Text section -
By Paul Coleman
The New Piccadilly café sang a popular melody from the songbook of London life for over fifty years.
People used to discover the New Piccadilly by waltzing off Shaftesbury Avenue onto Denman Street, just around the corner from red-light Soho and neon-blazing Piccadilly Circus. London’s ‘best-kept-secret’ café offered regular patrons cosy warmth on dark wintry days, and calm shade away from shimmering summer street heat and dust.
A legion of former New Piccadilly regulars – many of them ‘theatrical types’ – relished the café’s friendly waiters, clad in colonial-style tunics. The waiters served regulars wholesome and value-for-money platters, such as risotto bolognese, steak american garni, and apple pie and custard.
But the regulars came too to wrap themselves in the New Piccadilly’s familiar and friendly atmosphere. The punters pewed at Formica tables, illuminated by period lights that looked like they first shone at the 1951 Festival of Britain.
Owner Lorenzo Marioni came to Britain from Italy in 1949 and later took over the business from his father, Pietro. Lorenzo would orchestrate the lunch and teatime rushes, accompanied by classical music on the wireless (or the radio, for anyone aged under 25).
Lorenzo operated the New Piccadilly’s huge espresso and cappuccino-making machine, encased in enamel so hissing pink that even Lady Penelope and Parker would’ve blushed. You could imagine them.
Lady Penelope: ‘Get the Rolls, Parker. We’re off to the New Piccadilly’.

Directive - In the piece about the New Piccadilly café, condense the paragraph beginning "Owner Lorenzo Marioni came" into a short bulleted list of its main facts.

Records shown -
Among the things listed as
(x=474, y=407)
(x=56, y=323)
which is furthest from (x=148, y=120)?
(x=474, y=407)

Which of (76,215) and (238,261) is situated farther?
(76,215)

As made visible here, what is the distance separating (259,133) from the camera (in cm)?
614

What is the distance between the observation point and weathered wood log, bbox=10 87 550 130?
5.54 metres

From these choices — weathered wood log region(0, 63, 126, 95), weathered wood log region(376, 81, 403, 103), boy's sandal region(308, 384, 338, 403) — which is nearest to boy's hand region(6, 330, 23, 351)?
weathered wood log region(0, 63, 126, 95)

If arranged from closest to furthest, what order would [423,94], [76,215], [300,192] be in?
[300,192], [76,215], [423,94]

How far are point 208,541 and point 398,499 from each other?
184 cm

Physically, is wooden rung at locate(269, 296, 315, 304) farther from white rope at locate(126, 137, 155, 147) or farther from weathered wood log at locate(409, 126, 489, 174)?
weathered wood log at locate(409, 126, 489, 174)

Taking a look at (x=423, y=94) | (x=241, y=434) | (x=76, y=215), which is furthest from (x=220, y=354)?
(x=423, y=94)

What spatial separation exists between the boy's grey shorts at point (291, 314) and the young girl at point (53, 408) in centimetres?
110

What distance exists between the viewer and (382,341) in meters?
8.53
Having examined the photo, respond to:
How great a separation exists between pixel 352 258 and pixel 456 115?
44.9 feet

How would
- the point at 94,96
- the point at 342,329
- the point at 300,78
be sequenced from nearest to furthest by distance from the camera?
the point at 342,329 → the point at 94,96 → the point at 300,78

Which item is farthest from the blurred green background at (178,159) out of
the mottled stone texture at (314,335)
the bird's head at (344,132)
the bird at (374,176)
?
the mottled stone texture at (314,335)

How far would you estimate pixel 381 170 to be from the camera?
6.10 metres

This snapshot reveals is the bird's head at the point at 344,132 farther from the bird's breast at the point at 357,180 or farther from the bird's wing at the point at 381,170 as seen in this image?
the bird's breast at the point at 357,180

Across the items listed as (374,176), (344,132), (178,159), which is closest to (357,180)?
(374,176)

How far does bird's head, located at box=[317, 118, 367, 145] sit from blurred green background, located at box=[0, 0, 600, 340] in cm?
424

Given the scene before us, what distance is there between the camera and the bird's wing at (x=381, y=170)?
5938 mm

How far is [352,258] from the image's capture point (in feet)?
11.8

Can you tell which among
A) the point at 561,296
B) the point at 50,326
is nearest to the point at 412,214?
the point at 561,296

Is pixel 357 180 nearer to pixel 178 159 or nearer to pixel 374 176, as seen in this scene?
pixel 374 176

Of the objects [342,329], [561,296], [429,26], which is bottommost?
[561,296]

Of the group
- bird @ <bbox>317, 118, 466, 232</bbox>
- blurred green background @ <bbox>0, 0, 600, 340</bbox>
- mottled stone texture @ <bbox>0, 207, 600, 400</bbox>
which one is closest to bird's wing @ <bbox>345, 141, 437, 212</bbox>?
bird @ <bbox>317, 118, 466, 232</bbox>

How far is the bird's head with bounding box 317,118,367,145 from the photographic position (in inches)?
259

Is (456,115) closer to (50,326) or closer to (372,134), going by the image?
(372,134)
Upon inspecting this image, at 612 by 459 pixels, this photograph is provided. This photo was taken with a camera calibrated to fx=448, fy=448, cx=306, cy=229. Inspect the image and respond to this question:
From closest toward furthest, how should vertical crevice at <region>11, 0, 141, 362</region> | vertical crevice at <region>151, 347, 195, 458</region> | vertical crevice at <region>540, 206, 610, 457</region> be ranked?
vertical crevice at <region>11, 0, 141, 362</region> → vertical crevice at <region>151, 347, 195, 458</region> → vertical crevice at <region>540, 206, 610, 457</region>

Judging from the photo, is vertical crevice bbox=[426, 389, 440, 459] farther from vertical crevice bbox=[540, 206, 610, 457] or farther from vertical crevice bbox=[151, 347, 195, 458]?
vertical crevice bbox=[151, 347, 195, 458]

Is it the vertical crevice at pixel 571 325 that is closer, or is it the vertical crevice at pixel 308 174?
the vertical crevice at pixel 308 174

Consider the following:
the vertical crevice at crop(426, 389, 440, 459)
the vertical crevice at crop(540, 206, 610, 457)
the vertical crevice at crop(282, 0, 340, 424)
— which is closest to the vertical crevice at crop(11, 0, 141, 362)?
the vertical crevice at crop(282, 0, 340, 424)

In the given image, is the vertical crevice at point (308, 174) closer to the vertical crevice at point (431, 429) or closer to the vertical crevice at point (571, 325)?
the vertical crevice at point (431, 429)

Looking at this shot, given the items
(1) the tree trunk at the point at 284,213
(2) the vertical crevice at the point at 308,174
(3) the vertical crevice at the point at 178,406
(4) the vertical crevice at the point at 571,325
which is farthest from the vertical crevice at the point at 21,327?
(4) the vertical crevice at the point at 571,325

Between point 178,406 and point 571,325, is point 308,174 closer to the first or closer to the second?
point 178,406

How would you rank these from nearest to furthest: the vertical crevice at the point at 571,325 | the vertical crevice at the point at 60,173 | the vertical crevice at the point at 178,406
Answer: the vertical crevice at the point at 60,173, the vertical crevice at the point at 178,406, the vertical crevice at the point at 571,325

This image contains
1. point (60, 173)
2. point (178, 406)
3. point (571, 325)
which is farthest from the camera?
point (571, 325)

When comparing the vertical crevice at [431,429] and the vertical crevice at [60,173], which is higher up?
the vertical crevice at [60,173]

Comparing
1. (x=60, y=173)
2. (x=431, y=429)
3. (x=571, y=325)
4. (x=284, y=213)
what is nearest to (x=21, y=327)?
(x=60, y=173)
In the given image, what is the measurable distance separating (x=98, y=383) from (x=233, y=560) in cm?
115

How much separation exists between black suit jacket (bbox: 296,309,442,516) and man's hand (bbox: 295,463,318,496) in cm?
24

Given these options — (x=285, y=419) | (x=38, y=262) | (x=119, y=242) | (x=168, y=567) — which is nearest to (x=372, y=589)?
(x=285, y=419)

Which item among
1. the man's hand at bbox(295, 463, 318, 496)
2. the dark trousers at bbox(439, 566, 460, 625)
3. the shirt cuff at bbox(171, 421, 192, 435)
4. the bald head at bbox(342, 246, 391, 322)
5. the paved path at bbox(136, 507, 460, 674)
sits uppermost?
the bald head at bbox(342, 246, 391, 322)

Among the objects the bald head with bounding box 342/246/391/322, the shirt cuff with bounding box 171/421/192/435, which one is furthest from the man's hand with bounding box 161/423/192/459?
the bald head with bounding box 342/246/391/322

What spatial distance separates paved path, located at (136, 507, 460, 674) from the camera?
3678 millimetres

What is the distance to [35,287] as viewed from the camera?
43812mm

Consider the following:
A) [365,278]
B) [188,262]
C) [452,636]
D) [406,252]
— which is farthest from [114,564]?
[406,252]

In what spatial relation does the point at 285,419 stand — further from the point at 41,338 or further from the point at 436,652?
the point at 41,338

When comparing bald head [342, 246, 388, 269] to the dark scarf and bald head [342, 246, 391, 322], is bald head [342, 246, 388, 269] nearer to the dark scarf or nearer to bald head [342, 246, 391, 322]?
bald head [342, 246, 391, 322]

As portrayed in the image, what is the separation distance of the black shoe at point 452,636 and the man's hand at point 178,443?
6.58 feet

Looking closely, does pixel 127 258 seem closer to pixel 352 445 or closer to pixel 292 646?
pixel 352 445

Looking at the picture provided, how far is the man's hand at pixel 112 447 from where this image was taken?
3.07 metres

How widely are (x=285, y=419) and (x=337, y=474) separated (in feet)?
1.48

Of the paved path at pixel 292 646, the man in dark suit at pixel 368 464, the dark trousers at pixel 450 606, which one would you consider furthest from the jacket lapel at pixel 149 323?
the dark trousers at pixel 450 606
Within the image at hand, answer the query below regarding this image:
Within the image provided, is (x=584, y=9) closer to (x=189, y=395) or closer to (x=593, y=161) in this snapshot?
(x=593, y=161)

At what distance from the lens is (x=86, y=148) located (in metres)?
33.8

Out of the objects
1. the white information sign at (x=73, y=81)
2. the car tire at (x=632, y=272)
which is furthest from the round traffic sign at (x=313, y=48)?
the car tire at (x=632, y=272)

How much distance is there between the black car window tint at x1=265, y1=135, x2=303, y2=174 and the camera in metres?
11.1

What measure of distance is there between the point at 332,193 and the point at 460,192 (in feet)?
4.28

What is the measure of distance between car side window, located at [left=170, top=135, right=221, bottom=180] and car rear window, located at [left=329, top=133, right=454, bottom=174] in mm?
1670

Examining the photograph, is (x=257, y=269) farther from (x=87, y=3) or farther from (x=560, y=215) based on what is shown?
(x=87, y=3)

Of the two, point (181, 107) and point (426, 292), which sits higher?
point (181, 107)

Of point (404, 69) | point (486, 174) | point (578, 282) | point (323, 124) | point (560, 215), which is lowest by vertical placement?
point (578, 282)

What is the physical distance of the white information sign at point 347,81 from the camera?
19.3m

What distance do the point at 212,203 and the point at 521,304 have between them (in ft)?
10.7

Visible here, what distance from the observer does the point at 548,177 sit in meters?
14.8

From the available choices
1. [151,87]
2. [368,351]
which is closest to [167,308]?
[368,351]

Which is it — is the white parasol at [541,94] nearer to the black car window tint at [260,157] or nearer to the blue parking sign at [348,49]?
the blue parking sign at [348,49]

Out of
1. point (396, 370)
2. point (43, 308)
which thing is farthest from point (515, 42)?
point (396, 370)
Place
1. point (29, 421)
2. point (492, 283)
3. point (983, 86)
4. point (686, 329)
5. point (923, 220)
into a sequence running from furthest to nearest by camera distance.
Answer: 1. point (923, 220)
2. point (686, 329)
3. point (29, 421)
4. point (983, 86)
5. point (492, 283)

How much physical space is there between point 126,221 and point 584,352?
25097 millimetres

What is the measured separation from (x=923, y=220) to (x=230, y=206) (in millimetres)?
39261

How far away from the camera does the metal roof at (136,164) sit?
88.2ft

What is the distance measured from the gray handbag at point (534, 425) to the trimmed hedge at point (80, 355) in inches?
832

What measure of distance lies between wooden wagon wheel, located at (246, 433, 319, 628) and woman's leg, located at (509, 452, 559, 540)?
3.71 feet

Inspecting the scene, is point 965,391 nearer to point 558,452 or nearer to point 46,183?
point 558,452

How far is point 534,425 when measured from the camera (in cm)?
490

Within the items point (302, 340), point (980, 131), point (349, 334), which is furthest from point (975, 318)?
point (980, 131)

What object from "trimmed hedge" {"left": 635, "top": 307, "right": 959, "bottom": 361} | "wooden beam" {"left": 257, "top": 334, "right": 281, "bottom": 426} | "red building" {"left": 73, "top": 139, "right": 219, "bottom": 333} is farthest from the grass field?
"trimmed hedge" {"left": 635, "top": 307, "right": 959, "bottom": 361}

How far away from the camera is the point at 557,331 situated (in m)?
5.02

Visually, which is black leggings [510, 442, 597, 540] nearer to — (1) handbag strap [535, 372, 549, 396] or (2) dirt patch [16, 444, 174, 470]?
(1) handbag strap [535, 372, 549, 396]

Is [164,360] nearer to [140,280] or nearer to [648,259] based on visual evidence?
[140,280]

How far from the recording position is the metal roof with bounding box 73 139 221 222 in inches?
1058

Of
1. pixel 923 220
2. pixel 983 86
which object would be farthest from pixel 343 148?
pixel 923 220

Exercise solution -
- Lorenzo Marioni came to Britain from Italy in 1949.
- He later took over the business from his father, Pietro.
- He ran the lunch and teatime rushes while classical music played on the radio.